TEXTE FOURNI =>

━━━━

Le projet d'Observatoire épidémiologique dans les eaux usées (Obépine) a notamment été mis en place par des enseignants-chercheurs d'Eau de Paris, l’opérateur public chargé de la production et de la distribution de l’eau dans la capitale. En mars dernier, ces derniers ont commencé à analyser les eaux usées de plusieurs stations d'épuration d'Île-de-France afin de détecter des traces du SARS-CoV-2, rejeté via les selles humaines, grâce à la technique PCR. Ils en tirent rapidement un premier constat.
« En moyenne, les données Obépine ont 6 à 7 jours d'avance sur les autres indicateurs », précise Laurent Moulin, responsable du laboratoire de recherche et développement à Eau de Paris. Comme le préconise ensuite l'Académie de médecine, suivre en temps réel la présence de traces du virus SARS-Cov-2 dans les eaux usées sur tout le territoire national pourrait donc permettre d'anticiper les évolutions de l'épidémie et « éclairer les mesures sanitaires » prises par les autorités. « Le suivi réalisé depuis le 5 mars dernier, a permis à la fois de confirmer le caractère prédictif de cette mesure de génome viral dans les eaux usées et l’intérêt de ce nouvel indicateur pour évaluer l’impact de certaines mesures, comme le premier confinement ou le couvre-feu »., détaille ainsi le ministère de l'Enseignement supérieur qui subventionne le projet Obépine.

━━━━

LISTE EXTRAITE =>
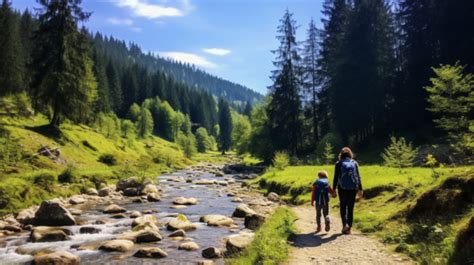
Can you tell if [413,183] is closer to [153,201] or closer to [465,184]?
[465,184]

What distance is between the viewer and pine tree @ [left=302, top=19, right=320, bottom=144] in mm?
56203

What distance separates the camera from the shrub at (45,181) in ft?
81.8

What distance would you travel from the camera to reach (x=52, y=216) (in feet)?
61.8

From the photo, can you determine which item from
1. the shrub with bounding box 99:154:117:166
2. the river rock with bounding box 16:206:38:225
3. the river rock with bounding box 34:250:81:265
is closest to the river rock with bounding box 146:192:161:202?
the river rock with bounding box 16:206:38:225

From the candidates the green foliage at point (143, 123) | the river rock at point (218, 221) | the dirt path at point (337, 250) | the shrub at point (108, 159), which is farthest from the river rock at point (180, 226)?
the green foliage at point (143, 123)

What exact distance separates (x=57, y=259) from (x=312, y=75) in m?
51.2

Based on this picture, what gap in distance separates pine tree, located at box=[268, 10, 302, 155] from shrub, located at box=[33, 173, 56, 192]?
111 ft

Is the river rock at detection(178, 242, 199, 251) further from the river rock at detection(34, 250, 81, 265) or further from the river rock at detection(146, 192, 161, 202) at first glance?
the river rock at detection(146, 192, 161, 202)

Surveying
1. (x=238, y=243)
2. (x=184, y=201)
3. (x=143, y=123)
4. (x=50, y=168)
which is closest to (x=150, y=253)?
(x=238, y=243)

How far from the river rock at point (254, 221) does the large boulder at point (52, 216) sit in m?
9.25

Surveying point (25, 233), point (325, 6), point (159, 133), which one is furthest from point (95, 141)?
point (159, 133)

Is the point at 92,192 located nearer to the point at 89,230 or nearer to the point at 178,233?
the point at 89,230

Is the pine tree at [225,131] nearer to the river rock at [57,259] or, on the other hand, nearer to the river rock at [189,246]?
the river rock at [189,246]

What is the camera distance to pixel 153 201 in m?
29.0
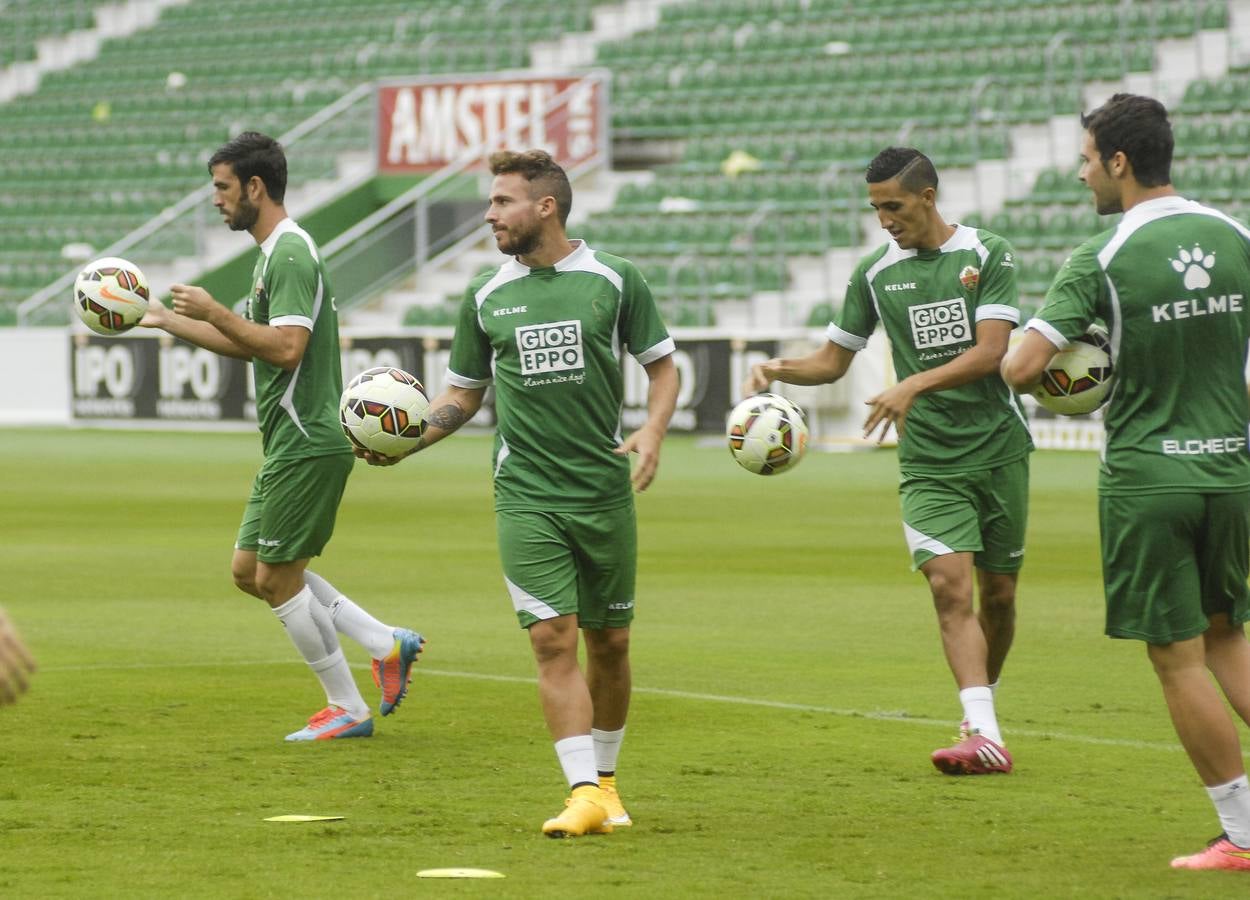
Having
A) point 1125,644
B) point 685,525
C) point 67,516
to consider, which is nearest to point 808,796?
point 1125,644

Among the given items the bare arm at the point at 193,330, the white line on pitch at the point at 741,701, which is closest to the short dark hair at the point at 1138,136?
the white line on pitch at the point at 741,701

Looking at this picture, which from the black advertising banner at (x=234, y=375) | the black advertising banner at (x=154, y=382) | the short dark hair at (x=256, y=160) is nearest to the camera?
the short dark hair at (x=256, y=160)

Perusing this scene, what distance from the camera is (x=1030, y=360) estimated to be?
5.93m

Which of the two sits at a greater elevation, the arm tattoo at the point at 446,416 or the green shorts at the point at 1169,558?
the arm tattoo at the point at 446,416

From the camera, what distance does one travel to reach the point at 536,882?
5.86 meters

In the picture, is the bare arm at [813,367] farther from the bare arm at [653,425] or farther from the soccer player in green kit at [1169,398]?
the soccer player in green kit at [1169,398]

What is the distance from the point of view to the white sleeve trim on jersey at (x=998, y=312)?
26.0 feet

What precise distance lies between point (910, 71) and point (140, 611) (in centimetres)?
2399

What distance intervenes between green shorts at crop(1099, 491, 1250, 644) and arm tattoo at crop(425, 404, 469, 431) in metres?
2.30

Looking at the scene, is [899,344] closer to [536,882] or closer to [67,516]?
[536,882]

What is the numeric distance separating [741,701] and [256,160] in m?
3.21

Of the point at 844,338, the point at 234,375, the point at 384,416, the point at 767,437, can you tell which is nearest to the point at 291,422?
the point at 384,416

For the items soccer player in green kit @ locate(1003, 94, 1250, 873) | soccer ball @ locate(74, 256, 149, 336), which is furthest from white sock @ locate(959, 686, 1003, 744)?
soccer ball @ locate(74, 256, 149, 336)

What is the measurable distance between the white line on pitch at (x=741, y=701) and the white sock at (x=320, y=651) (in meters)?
1.57
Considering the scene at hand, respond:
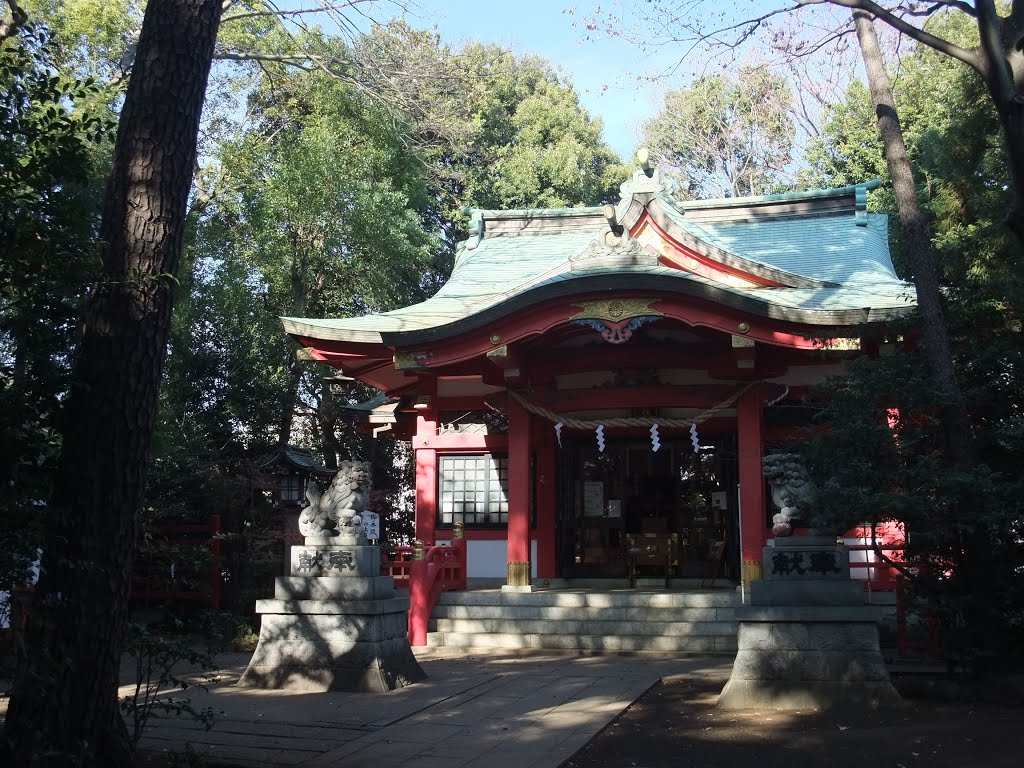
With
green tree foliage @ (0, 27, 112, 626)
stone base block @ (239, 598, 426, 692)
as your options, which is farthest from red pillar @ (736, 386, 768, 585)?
green tree foliage @ (0, 27, 112, 626)

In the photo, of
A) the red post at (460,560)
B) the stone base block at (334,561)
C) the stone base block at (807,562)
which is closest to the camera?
the stone base block at (807,562)

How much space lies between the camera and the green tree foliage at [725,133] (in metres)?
29.8

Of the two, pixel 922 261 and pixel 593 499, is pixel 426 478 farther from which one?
pixel 922 261

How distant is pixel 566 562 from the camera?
15.3 m

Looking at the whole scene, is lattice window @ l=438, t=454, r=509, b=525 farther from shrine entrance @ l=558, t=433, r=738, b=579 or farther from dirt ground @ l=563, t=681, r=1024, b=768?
dirt ground @ l=563, t=681, r=1024, b=768

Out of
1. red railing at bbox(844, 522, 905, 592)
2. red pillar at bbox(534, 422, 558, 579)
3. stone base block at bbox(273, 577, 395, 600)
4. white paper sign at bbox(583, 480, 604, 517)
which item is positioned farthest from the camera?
white paper sign at bbox(583, 480, 604, 517)

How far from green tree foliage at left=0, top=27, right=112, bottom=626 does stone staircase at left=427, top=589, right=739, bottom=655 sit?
789cm

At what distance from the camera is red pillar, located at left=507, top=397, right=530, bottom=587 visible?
42.6 ft

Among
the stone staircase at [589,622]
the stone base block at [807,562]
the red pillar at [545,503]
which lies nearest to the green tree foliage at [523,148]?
the red pillar at [545,503]

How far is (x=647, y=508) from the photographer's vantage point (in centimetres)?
1565

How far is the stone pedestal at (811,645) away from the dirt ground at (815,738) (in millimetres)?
176

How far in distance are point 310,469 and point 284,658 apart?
9.07 metres

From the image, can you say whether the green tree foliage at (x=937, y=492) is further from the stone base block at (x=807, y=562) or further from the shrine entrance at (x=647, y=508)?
the shrine entrance at (x=647, y=508)

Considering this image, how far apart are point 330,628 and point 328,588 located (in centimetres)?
37
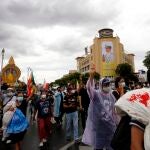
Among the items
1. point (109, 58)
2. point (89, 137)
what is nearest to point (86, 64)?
point (109, 58)

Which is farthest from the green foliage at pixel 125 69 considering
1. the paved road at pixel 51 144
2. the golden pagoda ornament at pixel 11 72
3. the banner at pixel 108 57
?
the paved road at pixel 51 144

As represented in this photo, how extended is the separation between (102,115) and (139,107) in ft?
12.9

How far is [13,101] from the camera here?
8.58 metres

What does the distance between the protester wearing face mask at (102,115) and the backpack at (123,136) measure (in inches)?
141

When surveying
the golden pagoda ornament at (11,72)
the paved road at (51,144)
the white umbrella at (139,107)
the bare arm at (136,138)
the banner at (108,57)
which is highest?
the banner at (108,57)

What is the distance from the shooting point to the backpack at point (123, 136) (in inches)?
110

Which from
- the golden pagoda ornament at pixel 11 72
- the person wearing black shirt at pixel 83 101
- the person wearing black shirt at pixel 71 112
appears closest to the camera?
the person wearing black shirt at pixel 71 112

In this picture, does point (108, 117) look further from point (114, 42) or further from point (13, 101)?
point (114, 42)

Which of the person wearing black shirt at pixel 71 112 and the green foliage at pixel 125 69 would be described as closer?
the person wearing black shirt at pixel 71 112

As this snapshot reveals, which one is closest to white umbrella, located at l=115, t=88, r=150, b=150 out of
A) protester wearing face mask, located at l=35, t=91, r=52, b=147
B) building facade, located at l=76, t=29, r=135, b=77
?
protester wearing face mask, located at l=35, t=91, r=52, b=147

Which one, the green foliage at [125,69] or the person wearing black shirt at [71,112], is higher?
the green foliage at [125,69]

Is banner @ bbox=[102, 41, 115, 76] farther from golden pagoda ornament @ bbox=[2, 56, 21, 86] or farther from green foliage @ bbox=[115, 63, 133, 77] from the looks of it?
golden pagoda ornament @ bbox=[2, 56, 21, 86]

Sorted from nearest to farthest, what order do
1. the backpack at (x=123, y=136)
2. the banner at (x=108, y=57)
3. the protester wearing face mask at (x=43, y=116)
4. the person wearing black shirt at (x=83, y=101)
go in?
1. the backpack at (x=123, y=136)
2. the protester wearing face mask at (x=43, y=116)
3. the person wearing black shirt at (x=83, y=101)
4. the banner at (x=108, y=57)

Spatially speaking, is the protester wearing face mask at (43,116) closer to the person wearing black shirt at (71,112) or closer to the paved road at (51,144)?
the paved road at (51,144)
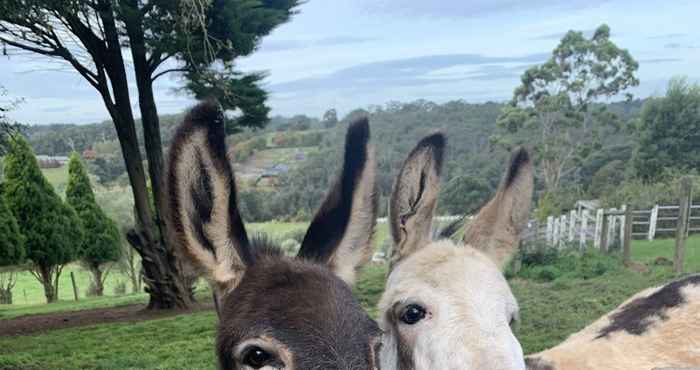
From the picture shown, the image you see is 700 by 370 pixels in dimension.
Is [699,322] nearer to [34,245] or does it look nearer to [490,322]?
[490,322]

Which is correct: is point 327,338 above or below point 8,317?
above

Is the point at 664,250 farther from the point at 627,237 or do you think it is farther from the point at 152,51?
the point at 152,51

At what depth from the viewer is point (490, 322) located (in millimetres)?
1781

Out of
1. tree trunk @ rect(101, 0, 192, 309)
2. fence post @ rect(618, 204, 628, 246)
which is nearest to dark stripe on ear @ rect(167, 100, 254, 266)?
tree trunk @ rect(101, 0, 192, 309)

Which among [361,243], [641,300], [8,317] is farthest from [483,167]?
[8,317]

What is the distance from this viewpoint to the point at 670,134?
19141 millimetres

━━━━

TÂCHE À RÉALISER =>
Dans le texte sur le projet Obépine, recopiez mot pour mot le passage allant de « Le projet d'Observatoire » à « un premier constat. ».

RÉPONSE À DONNER =>
Le projet d'Observatoire épidémiologique dans les eaux usées (Obépine) a notamment été mis en place par des enseignants-chercheurs d'Eau de Paris, l’opérateur public chargé de la production et de la distribution de l’eau dans la capitale. En mars dernier, ces derniers ont commencé à analyser les eaux usées de plusieurs stations d'épuration d'Île-de-France afin de détecter des traces du SARS-CoV-2, rejeté via les selles humaines, grâce à la technique PCR. Ils en tirent rapidement un premier constat.